* begin Passage provided *

The substantial project of work is due to finish in 2024 and it looks likely to begin this year, but starting in the area around rather than in George St, the city’s main shopping street.

Malcolm Budd
Malcolm Budd
Changes could range from new turning bays into multi-level car parking buildings to a main street with a cobblestone appearance, but details have not been confirmed.

Traffic could be travelling one-way only in George St at 10kmh in a setting resembling a court or campus more than a road.

Alternatively, an asphalted two-way George St could end up getting the go-ahead.

Whatever the appearance above ground, below it, 150-year-old pipes are due to be replaced and this could cost $25 million.

Work in the city centre above ground is expected to be worth between $18 million and $28 million, depending on the final design, which may not be confirmed before February.

However, a detailed business case is to be considered by the Dunedin City Council this month.

If it gets the green light, work could start on the streets around George St in October.

The work in George St itself is set to begin early next year.

* end Passage provided *
* begin Data supplied *

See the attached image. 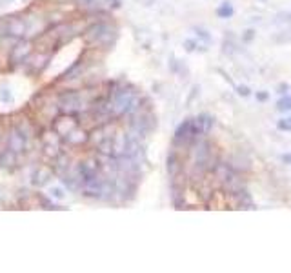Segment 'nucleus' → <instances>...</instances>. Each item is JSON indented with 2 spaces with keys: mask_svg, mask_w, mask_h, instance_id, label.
Segmentation results:
<instances>
[{
  "mask_svg": "<svg viewBox=\"0 0 291 273\" xmlns=\"http://www.w3.org/2000/svg\"><path fill=\"white\" fill-rule=\"evenodd\" d=\"M217 15H219L220 18H229L233 15L231 4H229V2H224V4H222L219 9H217Z\"/></svg>",
  "mask_w": 291,
  "mask_h": 273,
  "instance_id": "20e7f679",
  "label": "nucleus"
},
{
  "mask_svg": "<svg viewBox=\"0 0 291 273\" xmlns=\"http://www.w3.org/2000/svg\"><path fill=\"white\" fill-rule=\"evenodd\" d=\"M253 36H255V31H253V30H248V31H246V35H244V40L248 42L250 38H253Z\"/></svg>",
  "mask_w": 291,
  "mask_h": 273,
  "instance_id": "9d476101",
  "label": "nucleus"
},
{
  "mask_svg": "<svg viewBox=\"0 0 291 273\" xmlns=\"http://www.w3.org/2000/svg\"><path fill=\"white\" fill-rule=\"evenodd\" d=\"M107 36L115 38V31L111 30V28L104 26V24H98V26H95V28H91V30H89V38H91V40L106 42Z\"/></svg>",
  "mask_w": 291,
  "mask_h": 273,
  "instance_id": "f03ea898",
  "label": "nucleus"
},
{
  "mask_svg": "<svg viewBox=\"0 0 291 273\" xmlns=\"http://www.w3.org/2000/svg\"><path fill=\"white\" fill-rule=\"evenodd\" d=\"M184 46H186V49H188V51H195V49H196V42H193V40H186V42H184Z\"/></svg>",
  "mask_w": 291,
  "mask_h": 273,
  "instance_id": "6e6552de",
  "label": "nucleus"
},
{
  "mask_svg": "<svg viewBox=\"0 0 291 273\" xmlns=\"http://www.w3.org/2000/svg\"><path fill=\"white\" fill-rule=\"evenodd\" d=\"M195 31H198V35L202 36V38H206V40H211V38H209V33H206L204 30H200V28H195Z\"/></svg>",
  "mask_w": 291,
  "mask_h": 273,
  "instance_id": "1a4fd4ad",
  "label": "nucleus"
},
{
  "mask_svg": "<svg viewBox=\"0 0 291 273\" xmlns=\"http://www.w3.org/2000/svg\"><path fill=\"white\" fill-rule=\"evenodd\" d=\"M237 91H238V95H242V97H248L251 93L250 88H246V86H237Z\"/></svg>",
  "mask_w": 291,
  "mask_h": 273,
  "instance_id": "423d86ee",
  "label": "nucleus"
},
{
  "mask_svg": "<svg viewBox=\"0 0 291 273\" xmlns=\"http://www.w3.org/2000/svg\"><path fill=\"white\" fill-rule=\"evenodd\" d=\"M282 159V162H286V164H291V153H286V155H282L280 157Z\"/></svg>",
  "mask_w": 291,
  "mask_h": 273,
  "instance_id": "f8f14e48",
  "label": "nucleus"
},
{
  "mask_svg": "<svg viewBox=\"0 0 291 273\" xmlns=\"http://www.w3.org/2000/svg\"><path fill=\"white\" fill-rule=\"evenodd\" d=\"M277 128H279V130H282V131L291 130V126H290V122H288V120H280L279 124H277Z\"/></svg>",
  "mask_w": 291,
  "mask_h": 273,
  "instance_id": "0eeeda50",
  "label": "nucleus"
},
{
  "mask_svg": "<svg viewBox=\"0 0 291 273\" xmlns=\"http://www.w3.org/2000/svg\"><path fill=\"white\" fill-rule=\"evenodd\" d=\"M137 93L133 91V89H122L119 91L117 95H115V101H113V109L115 113H119V115H124V113H129L133 109H137Z\"/></svg>",
  "mask_w": 291,
  "mask_h": 273,
  "instance_id": "f257e3e1",
  "label": "nucleus"
},
{
  "mask_svg": "<svg viewBox=\"0 0 291 273\" xmlns=\"http://www.w3.org/2000/svg\"><path fill=\"white\" fill-rule=\"evenodd\" d=\"M277 109L279 111H290L291 109V97H282L277 104Z\"/></svg>",
  "mask_w": 291,
  "mask_h": 273,
  "instance_id": "39448f33",
  "label": "nucleus"
},
{
  "mask_svg": "<svg viewBox=\"0 0 291 273\" xmlns=\"http://www.w3.org/2000/svg\"><path fill=\"white\" fill-rule=\"evenodd\" d=\"M288 122H290V126H291V117H290V119H288Z\"/></svg>",
  "mask_w": 291,
  "mask_h": 273,
  "instance_id": "ddd939ff",
  "label": "nucleus"
},
{
  "mask_svg": "<svg viewBox=\"0 0 291 273\" xmlns=\"http://www.w3.org/2000/svg\"><path fill=\"white\" fill-rule=\"evenodd\" d=\"M196 122H198V126H200L202 133H208V131L211 130V126H213V120H211L209 115H200V117L196 119Z\"/></svg>",
  "mask_w": 291,
  "mask_h": 273,
  "instance_id": "7ed1b4c3",
  "label": "nucleus"
},
{
  "mask_svg": "<svg viewBox=\"0 0 291 273\" xmlns=\"http://www.w3.org/2000/svg\"><path fill=\"white\" fill-rule=\"evenodd\" d=\"M257 99L260 102H264V101H267V93H264V91H260V93H257Z\"/></svg>",
  "mask_w": 291,
  "mask_h": 273,
  "instance_id": "9b49d317",
  "label": "nucleus"
}]
</instances>
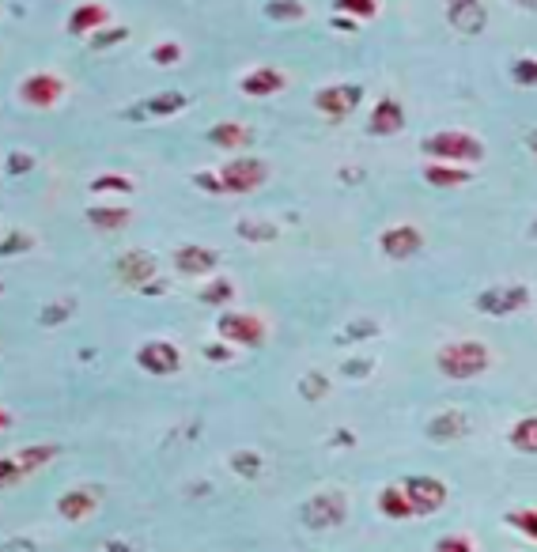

* end Data supplied *

■ **Aim of the task**:
Return everything from "The substantial project" down to "confirmed before February." in the George St work article above, copied word for word.

■ **Result for this task**:
The substantial project of work is due to finish in 2024 and it looks likely to begin this year, but starting in the area around rather than in George St, the city’s main shopping street.

Malcolm Budd
Malcolm Budd
Changes could range from new turning bays into multi-level car parking buildings to a main street with a cobblestone appearance, but details have not been confirmed.

Traffic could be travelling one-way only in George St at 10kmh in a setting resembling a court or campus more than a road.

Alternatively, an asphalted two-way George St could end up getting the go-ahead.

Whatever the appearance above ground, below it, 150-year-old pipes are due to be replaced and this could cost $25 million.

Work in the city centre above ground is expected to be worth between $18 million and $28 million, depending on the final design, which may not be confirmed before February.